***** TASK INPUTS

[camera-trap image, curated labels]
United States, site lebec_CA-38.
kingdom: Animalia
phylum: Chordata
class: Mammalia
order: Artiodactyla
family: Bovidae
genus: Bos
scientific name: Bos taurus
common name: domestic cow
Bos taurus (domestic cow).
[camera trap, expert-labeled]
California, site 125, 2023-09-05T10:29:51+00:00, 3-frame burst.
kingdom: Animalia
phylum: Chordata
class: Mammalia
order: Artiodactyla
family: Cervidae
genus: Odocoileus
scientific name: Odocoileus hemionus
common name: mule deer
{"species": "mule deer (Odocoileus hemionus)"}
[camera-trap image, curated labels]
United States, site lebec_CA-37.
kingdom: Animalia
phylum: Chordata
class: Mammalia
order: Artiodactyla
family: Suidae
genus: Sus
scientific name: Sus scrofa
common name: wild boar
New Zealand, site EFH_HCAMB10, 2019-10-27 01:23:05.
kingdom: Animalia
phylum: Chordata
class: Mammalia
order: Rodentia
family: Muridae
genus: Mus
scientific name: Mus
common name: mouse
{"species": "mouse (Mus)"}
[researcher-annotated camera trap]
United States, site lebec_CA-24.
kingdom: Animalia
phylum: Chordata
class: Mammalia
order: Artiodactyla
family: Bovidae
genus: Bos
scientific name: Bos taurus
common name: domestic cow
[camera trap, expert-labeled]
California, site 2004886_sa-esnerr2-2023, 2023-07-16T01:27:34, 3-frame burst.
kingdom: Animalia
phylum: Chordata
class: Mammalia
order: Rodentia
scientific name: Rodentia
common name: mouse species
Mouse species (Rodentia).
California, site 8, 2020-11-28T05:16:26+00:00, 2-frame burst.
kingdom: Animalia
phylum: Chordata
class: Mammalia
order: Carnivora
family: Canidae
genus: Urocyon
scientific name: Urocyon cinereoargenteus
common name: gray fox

**********

* **WORK ITEM**: The answer must be an exact reproduction of all the records.

* **THE ANSWER**:
[camera-trap image, curated labels]
United States, site lebec_CA-38.
kingdom: Animalia
phylum: Chordata
class: Mammalia
order: Artiodactyla
family: Bovidae
genus: Bos
scientific name: Bos taurus
common name: domestic cow
Bos taurus (domestic cow).
[camera trap, expert-labeled]
California, site 125, 2023-09-05T10:29:51+00:00, 3-frame burst.
kingdom: Animalia
phylum: Chordata
class: Mammalia
order: Artiodactyla
family: Cervidae
genus: Odocoileus
scientific name: Odocoileus hemionus
common name: mule deer
{"species": "mule deer (Odocoileus hemionus)"}
[camera-trap image, curated labels]
United States, site lebec_CA-37.
kingdom: Animalia
phylum: Chordata
class: Mammalia
order: Artiodactyla
family: Suidae
genus: Sus
scientific name: Sus scrofa
common name: wild boar
New Zealand, site EFH_HCAMB10, 2019-10-27 01:23:05.
kingdom: Animalia
phylum: Chordata
class: Mammalia
order: Rodentia
family: Muridae
genus: Mus
scientific name: Mus
common name: mouse
{"species": "mouse (Mus)"}
[researcher-annotated camera trap]
United States, site lebec_CA-24.
kingdom: Animalia
phylum: Chordata
class: Mammalia
order: Artiodactyla
family: Bovidae
genus: Bos
scientific name: Bos taurus
common name: domestic cow
[camera trap, expert-labeled]
California, site 2004886_sa-esnerr2-2023, 2023-07-16T01:27:34, 3-frame burst.
kingdom: Animalia
phylum: Chordata
class: Mammalia
order: Rodentia
scientific name: Rodentia
common name: mouse species
Mouse species (Rodentia).
California, site 8, 2020-11-28T05:16:26+00:00, 2-frame burst.
kingdom: Animalia
phylum: Chordata
class: Mammalia
order: Carnivora
family: Canidae
genus: Urocyon
scientific name: Urocyon cinereoargenteus
common name: gray fox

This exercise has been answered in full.